**Directions:**
Copy the stretch of the interview from "Chuck Beames: Right, right." through "he was getting.", replacing "intel" with "intelligence" wherever it occurs.

**Article:**
━━━━━━━━━━━━━━━━
Chuck Beames: So I think that's just going to be a part of the culture - making sure you have young people interested in getting into this world. They're incentivized, they find it exciting and interesting, and then they come to work for companies like Spider Oak or whatever and they want to apply their talents to the national security thing.
Chuck Beames: I think that's what happened in my generation. It wasn't tech based, but it was the same idea. The big major, it's funny now, but the big major was aerospace engineering. Everybody wanted to be aerospace. I don't think anybody majors in that anymore. But that was the big thing. Now it's software. What we need, what the market needs are software people of all different types.
Jim O'Shaughnessy: And I definitely agree with your assessment that it's the young people today who get that. But I was thinking about one of the major problems like during the Vietnam War was McNamara wasn't getting true intel.
Chuck Beames: Right, right.
Jim O'Shaughnessy: They were literally feeding him intel that they knew he wanted.
Chuck Beames: Right.
Jim O'Shaughnessy: He could go to the White House and say we are winning the war.
Chuck Beames: Right.
Jim O'Shaughnessy: No, and that was a chain of command problem.
Chuck Beames: Yes.
Jim O'Shaughnessy: As it went up the chain, there were fewer and fewer people who were willing to call on the data that he was getting.
Chuck Beames: And you know what? That still exists today.
Chuck Beames: It's the nature of bureaucracies and anything that has any semblance of autocracy to it, big companies, all that kind of stuff. And so that's why scandals fester forever. People... And so I can tell you as the chairman of the board of a bunch of these companies, one of the things I tell my CEOs is, "I will..." Because I basically look at them as my business partner because I'm an investor and I work very closely with that CEO on a daily basis often.
Chuck Beames: But one of the things that I say is, "My commitment to you and I need your commitment down is I'm going to do everything I can to make you feel comfortable bringing issues to me, concerns to me. I'm not going to shoot the messenger. I am here to help you think through and solve these problems." Because that's the only cure I've ever seen, Jim, for that kind of thing.
━━━━━━━━━━━━━━━━
**Given data:**
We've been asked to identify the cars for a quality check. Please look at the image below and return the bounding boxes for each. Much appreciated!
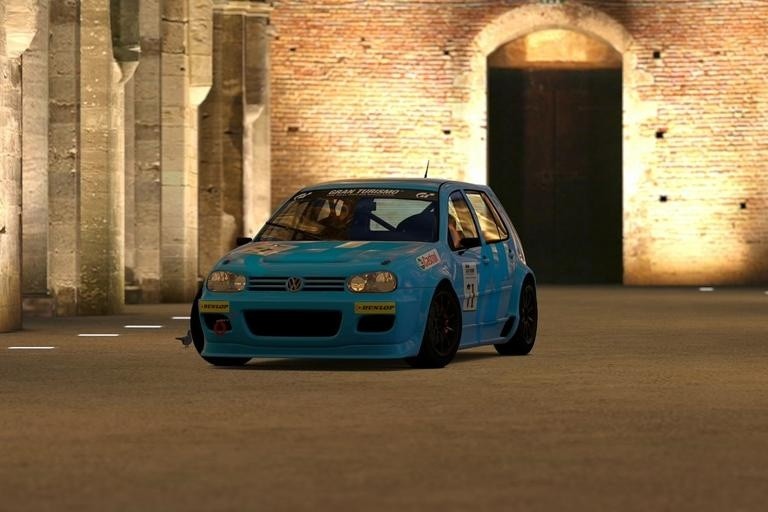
━━━━━━━━━━━━━━━━
**Response to this exercise:**
Chuck Beames: Right, right.
Jim O'Shaughnessy: They were literally feeding him intelligence that they knew he wanted.
Chuck Beames: Right.
Jim O'Shaughnessy: He could go to the White House and say we are winning the war.
Chuck Beames: Right.
Jim O'Shaughnessy: No, and that was a chain of command problem.
Chuck Beames: Yes.
Jim O'Shaughnessy: As it went up the chain, there were fewer and fewer people who were willing to call on the data that he was getting.